Im „Brief aus Kalkutta“ wird auf Seite 3 ein Text von Johannes Chrysostomos zitiert, der an die unverbrüchliche Verbindung zwischen der Eucharistie und der Solidarität mit den Armen erinnert:
„Du willst den Leib des Herrn ehren? Der, der gesagt hat: Das ist mein Leib, sagt auch: Ihr habt mich hungrig gesehen und mir nicht zu essen gegeben. Was ihr einem der Geringsten nicht getan habt, das habt ihr mir verweigert! Ehre also Christus, indem du deinen Besitz mit den Armen teilst.“ (Homelie 50 über das Matthäusevangelium)
Wer war dieser Mann, der in der Ostkirche „Goldmund“ genannt wurde, weil er sich in Wort und Gebet auf hohem dichterischen Niveau ausdrückte? Welche Seiten seines Lebens haben uns heute noch etwas zu sagen?
Sein Leben folgte drei Leitlinien: Er war außerordentlich begabt, die gute Nachricht Jesu Christ mit Leidenschaft und in der Sprache seiner Zeit auszulegen; er legte starken Wert auf die sozialen Anforderungen des Evangeliums; er bemühte sich, die Gottesdienste schön zu gestalten und theologische Aussagen in Poesie zu kleiden.
Johannes wurde in Antiochien geboren, in der heutigen Türkei, in einer aristokratischen Familie. Tief geprägt vom Glauben seiner Mutter studierte er die Schrift unter der Leitung der Meister der antiochischen Schule, die die biblische Gedankenwelt in die Begriffe griechischen Denkens übertrug, ohne den ursprünglichen Sinn zu entstellen.
Er verließ bald seine Mutter, die ihn als „Hausmönch“ bei sich behalten wollte, zog in die Berge und begann ein Leben einsamen Gebets in vollständigem Bruch mit der Gesellschaft. Darauf folgte eine Gewissenskrise: War es gut, den Problemen der Gesellschaft aus dem Weg zu gehen, um sich eine unverfälschte Anhänglichkeit an das Evangelium zu erhalten, oder wäre es besser, in die Welt zu gehen und dort die Liebe Christi, des „Menschenfreundes“, wie er immer wieder sagte, weiterzugeben?

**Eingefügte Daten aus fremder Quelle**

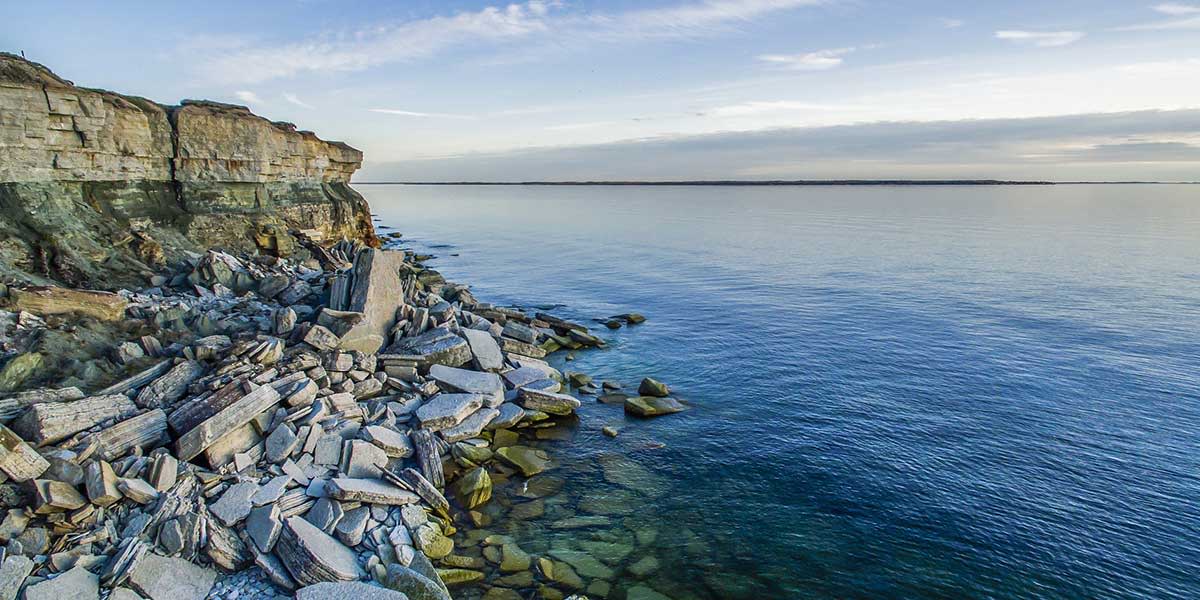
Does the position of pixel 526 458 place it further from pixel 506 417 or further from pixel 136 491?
pixel 136 491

Er entschließt sich, den radikalen Bruch mit der Welt aufzugeben und kehrt nach Antiochien zurück, wo er 386 zum Priester geweiht wird. Er wird berühmt für seine Fähigkeit, den Bibeltext den Menschen mit ihren Fragen nahe zu bringen. Er kann manchmal stundenlang sprechen, und die Leute rufen und klatschen im zu. Im Gegenzug zum Luxus und Trägheit der Reichen unterstreicht er, wie wichtig die Gütergemeinschaft, die Arbeit und die Befreiung der Sklaven ist, und er ruft zum persönlichen und gemeinsamen Teilen auf (er entwirft sogar einen Plan zur Beseitigung der Armut in Antiochien). Diese Solidarität ist für ihn ein noch größeres Sakrament als das Werk eines guten Gewissens, nämlich ein Zeichen der wirklichen Gegenwart Christi in der Welt. Oft kommentiert er den Satz Jesu: „Was ihr für einen dieser Geringen getan habt, das habt ihr mir getan“, und er zieht daraus den Schluss, dass der Arme ein „anderer Christus“ ist und das „Altarsakrament“ sich auf die Straße hinaus verlängern muss in das „Brudersakrament“.
397 wird er gegen seinen Willen auf Grund seiner Rednertalente zum Erzbischof der Hauptstadt des Ostreiches gewählt. Auch in Konstantinopel achtet er auf die Menschen, baut Krankenhäuser und Heime und verkündet die Gute Nachricht auf dem flachen Land und sogar den Gothen, die sich in der Gegend niedergelassen haben.
Er macht sich sehr mutige politische Entscheidungen zu Eigen und widersetzt sich einem Staatsbeamten, der das Asylrecht abschaffen wollte, nimmt ihn später bei einem Aufstand aber in Schutz, als der in Ungnade Gefallene in der Basilika Zuflucht sucht. Er versucht dem hohen Klerus etwas Demut beizubringen und erinnert den Kaiserhof an die Anforderungen des Evangeliums.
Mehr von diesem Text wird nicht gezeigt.